Our Website may, from time to time, contain links to and from third-party websites. If you follow a link to any of these websites, please note that these websites have their own privacy policies and LKAS does not accept any responsibility or liability for these policies. Please check these policies before you submit any personal data to these websites.

16. EMAIL MONITORING

Whilst every member of the LKAS team has a personal private email address, emails which you send to us or which we send to you may be monitored by LKAS to ensure compliance with professional standards and our internal compliance policies. Monitoring is not continuous or routine, but may be undertaken on the instruction of a director where there are reasonable grounds for doing so. Occasional spot checks or audits may also be undertaken on the instruction or with the authority of a director.

17. COMPLAINTS

If you have any questions or complaints regarding our Policy or practices, please contact us as provided in “Contacting Us” above.

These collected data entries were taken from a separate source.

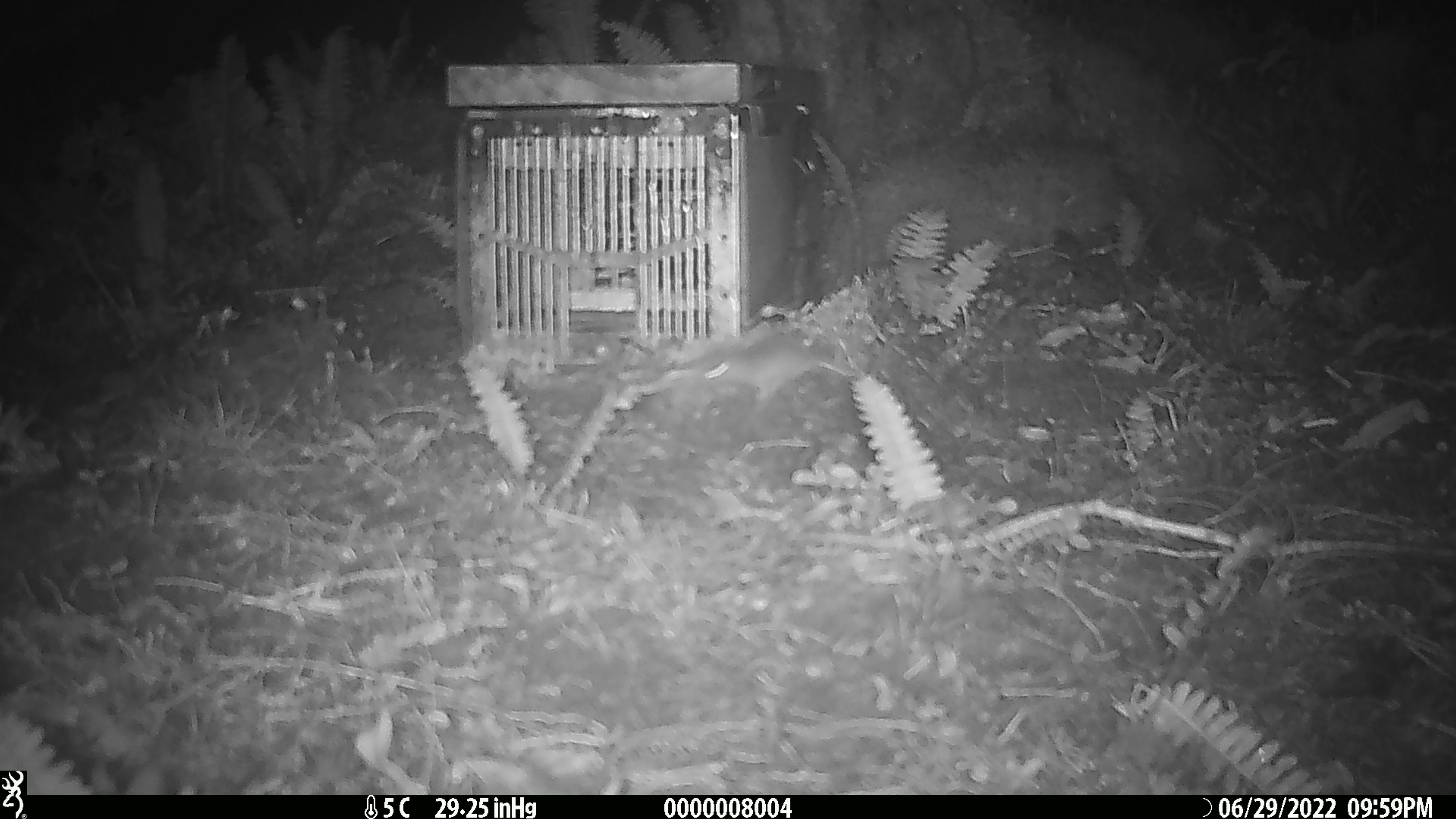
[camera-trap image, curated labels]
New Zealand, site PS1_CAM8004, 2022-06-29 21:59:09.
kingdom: Animalia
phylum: Chordata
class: Mammalia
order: Rodentia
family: Muridae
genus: Mus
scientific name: Mus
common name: mouse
Mouse (Mus).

You have the right to make a complaint at any time with a supervisory authority where any alleged infringement of data protection laws occurred.

The supervisory authority in the Isle of Man is The Information Commissioner who can be contacted as follows:-

By post:	First Floor, Prospect House, Prospect Hill, Douglas, Isle of Man, IM1 1ET
By telephone:	+44 (0)1624 693260
By email:	ask@inforights.im
Via website:	www.inforights.im

18. CHANGES TO THIS POLICY

From time to time, we may change this Policy. The current version of this Policy will always be available from us in hard copy or on Our Website. We will post a notice on Our Website to notify you of any significant changes to this Policy.

Updated and effective as of 25th May 2018.